Lebanese freedom eroded by harassment of journalists ديانا مقلد: الحريات في لبنان تتآكل بسبب مضايقة الصحافيين
Diana Moukalled/Arab News/July 10/18
The Lebanese journalist Fidaa Itani was last month sentenced to four months in prison and fined for insulting the Lebanese Foreign Minister Gebran Bassil in a comment he posted on social media. Bassil has filed 11 cases against Itani alone, while he also has complaints pending against other journalists, bloggers and activists.
Days after the verdict against Itani, another journalist was sentenced to prison and stripped of his civil rights on similar charges related to criticizing religious symbols. Also this year, journalist Hanin Ghaddar was jailed in absentia for six months by a military court for participating in a seminar in the United States in 2014, in which she criticized the Lebanese army; although the decision was repealed weeks later. In between these verdicts, there was a large series of arrests, interrogations, censorship and fines against people who had expressed opinions online.
Indeed, in Lebanon, since the arrival of President Michel Aoun in 2016, there has been a worrying rise in the level of harassment of journalists, bloggers and citizens who have expressed opinions, however harsh or sometimes rude these comments might have been. In general, freedom of expression in Western countries means punishments are limited to fines or apologies, but here in the Middle East and in Lebanon some comments are punished by imprisonment; an outdated penalty for such issues, no matter how disturbing the views expressed.
The problem is also the need to expand the concept of being open to criticism, especially for public figures, whose positions and performance may often be questioned and criticized.
Insults and hatred are not the best way to express anger, but this does not mean that those who insult and curse are equal to those who persecute others.
Because we live in a populist era where hatred and discrimination are presented as “patriotism,” some practices and abuses can push certain people to transcend the boundaries of courteousness when expressing their objections. The question is, didn’t the Lebanese authorities, time and again, go beyond citizens’ rights through corruption, quotas, violation of sovereignty, and conceding to militias and parties, among an endless list of practices?
Bassil sued Itani for defamation because of a stinging comment he made after the death of four Syrian refugees allegedly due to torture in Lebanese Army prisons in the summer of 2017. The judge decided to imprison Itani and fine him, but he had already left the country and become an exile in the UK.

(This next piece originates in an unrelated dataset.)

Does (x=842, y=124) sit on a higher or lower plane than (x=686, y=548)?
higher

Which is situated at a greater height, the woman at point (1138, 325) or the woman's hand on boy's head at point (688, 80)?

How can it be explained to Bassil, for example, that the deaths of Syrian refugees due to torture in the prisons of the Lebanese Army is bad and leads to understandable anger, and this was what Itani expressed in his harsh comment?
Social media has opened wide the door to abuse and insults, as each person has his own platform where he posts his words and insults. So do we imprison everyone? And should people attack each other because of that?
There is no doubt that the language of slander and defamation has spread widely and it is damaging the just causes, but the preoccupation with hunting people who use rude language is ridiculous. Certainly, the language of insults and hatred is not the best way to express anger, nor is it a convincing way, but it does not mean that the people who insult and curse are equal to those who persecute others.
In Lebanon, officials and citizens say that our country has no oil, no industry, no financial strength, but is characterized as a space of freedom. This is partly true, especially in the past, but observing what is happening in the country now makes us believe that we should reconsider this statement.